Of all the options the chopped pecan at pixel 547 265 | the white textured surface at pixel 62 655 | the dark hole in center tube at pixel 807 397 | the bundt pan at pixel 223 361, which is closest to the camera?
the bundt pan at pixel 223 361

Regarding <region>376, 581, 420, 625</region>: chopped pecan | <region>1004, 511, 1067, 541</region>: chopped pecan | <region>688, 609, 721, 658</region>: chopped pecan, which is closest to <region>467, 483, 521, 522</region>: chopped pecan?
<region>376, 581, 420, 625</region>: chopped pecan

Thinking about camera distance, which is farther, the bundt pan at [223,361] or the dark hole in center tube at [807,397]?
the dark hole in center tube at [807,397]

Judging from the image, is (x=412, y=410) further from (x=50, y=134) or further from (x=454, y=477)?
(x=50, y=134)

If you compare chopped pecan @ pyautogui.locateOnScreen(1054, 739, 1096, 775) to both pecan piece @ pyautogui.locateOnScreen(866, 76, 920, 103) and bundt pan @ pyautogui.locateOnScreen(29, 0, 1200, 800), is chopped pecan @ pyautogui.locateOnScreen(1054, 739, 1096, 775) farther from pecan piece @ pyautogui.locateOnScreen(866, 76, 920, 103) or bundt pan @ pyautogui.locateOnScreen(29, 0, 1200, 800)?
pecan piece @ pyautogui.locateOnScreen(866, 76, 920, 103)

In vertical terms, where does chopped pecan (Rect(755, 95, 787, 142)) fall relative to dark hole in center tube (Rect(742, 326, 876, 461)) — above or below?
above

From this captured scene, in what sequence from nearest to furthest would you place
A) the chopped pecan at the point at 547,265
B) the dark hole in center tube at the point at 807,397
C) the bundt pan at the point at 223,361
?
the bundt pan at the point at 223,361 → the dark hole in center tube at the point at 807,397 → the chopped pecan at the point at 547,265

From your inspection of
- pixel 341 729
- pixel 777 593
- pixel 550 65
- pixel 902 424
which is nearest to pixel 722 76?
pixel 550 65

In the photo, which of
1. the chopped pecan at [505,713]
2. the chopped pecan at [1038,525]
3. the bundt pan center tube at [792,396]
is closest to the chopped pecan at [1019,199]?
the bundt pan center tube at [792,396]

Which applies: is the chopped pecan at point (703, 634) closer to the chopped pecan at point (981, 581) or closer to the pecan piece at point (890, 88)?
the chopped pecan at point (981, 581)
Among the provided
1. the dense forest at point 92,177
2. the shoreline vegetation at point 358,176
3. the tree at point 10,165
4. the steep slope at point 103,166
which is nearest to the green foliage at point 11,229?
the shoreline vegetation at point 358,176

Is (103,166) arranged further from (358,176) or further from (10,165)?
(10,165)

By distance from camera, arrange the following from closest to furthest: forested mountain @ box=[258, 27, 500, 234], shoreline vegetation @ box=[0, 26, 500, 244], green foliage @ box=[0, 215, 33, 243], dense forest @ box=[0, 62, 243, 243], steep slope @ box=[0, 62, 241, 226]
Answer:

※

### PROBLEM TO SOLVE
Reproduce the entire listing above word for word, keeping every line in its original order and changing nothing.

### THE REPLY
Of all the options the chopped pecan at pixel 547 265 | the white textured surface at pixel 62 655 | the dark hole in center tube at pixel 807 397 | the bundt pan at pixel 223 361, which is closest to the camera?
the bundt pan at pixel 223 361

Regarding <region>376, 581, 420, 625</region>: chopped pecan | <region>1004, 511, 1067, 541</region>: chopped pecan | <region>688, 609, 721, 658</region>: chopped pecan, which is closest to <region>467, 483, 521, 522</region>: chopped pecan?
<region>376, 581, 420, 625</region>: chopped pecan

Thinking about camera distance, which is farther, the bundt pan at [223,361] or the dark hole in center tube at [807,397]?
the dark hole in center tube at [807,397]

Judging from the image, is (x=412, y=410) further from (x=50, y=134) or further from (x=454, y=477)?
(x=50, y=134)

If you compare chopped pecan @ pyautogui.locateOnScreen(1054, 739, 1096, 775) to both pecan piece @ pyautogui.locateOnScreen(866, 76, 920, 103) and bundt pan @ pyautogui.locateOnScreen(29, 0, 1200, 800), is chopped pecan @ pyautogui.locateOnScreen(1054, 739, 1096, 775) farther from pecan piece @ pyautogui.locateOnScreen(866, 76, 920, 103) or bundt pan @ pyautogui.locateOnScreen(29, 0, 1200, 800)?
pecan piece @ pyautogui.locateOnScreen(866, 76, 920, 103)

In vertical terms, where does chopped pecan (Rect(755, 95, 787, 142)) fall relative to dark hole in center tube (Rect(742, 326, 876, 461)) — above or below?
above

From this captured scene, in what sequence from nearest to furthest would you place
A) the chopped pecan at the point at 547,265
B) the dark hole in center tube at the point at 807,397
C) the bundt pan at the point at 223,361
?
the bundt pan at the point at 223,361 → the dark hole in center tube at the point at 807,397 → the chopped pecan at the point at 547,265

From your inspection of
- pixel 341 729
- pixel 777 593
- pixel 550 65
- pixel 902 424
which is nearest to pixel 722 76?
pixel 550 65

In the photo, which of
1. the chopped pecan at [505,713]
2. the chopped pecan at [1038,525]
3. the bundt pan center tube at [792,396]
is closest to the chopped pecan at [1019,199]?
the bundt pan center tube at [792,396]

Which applies: is the chopped pecan at point (703, 634) closer to the chopped pecan at point (981, 581) or closer to the pecan piece at point (890, 88)?
the chopped pecan at point (981, 581)
Among the provided
1. the dense forest at point 92,177
2. the shoreline vegetation at point 358,176
3. the tree at point 10,165
4. the steep slope at point 103,166
which is nearest to the green foliage at point 11,229?
the shoreline vegetation at point 358,176

Is (103,166) arranged further from (358,176) or further from (10,165)?
(10,165)

By distance from camera, arrange the following from closest to furthest: forested mountain @ box=[258, 27, 500, 234], shoreline vegetation @ box=[0, 26, 500, 244], green foliage @ box=[0, 215, 33, 243], dense forest @ box=[0, 62, 243, 243], steep slope @ box=[0, 62, 241, 226]
Answer:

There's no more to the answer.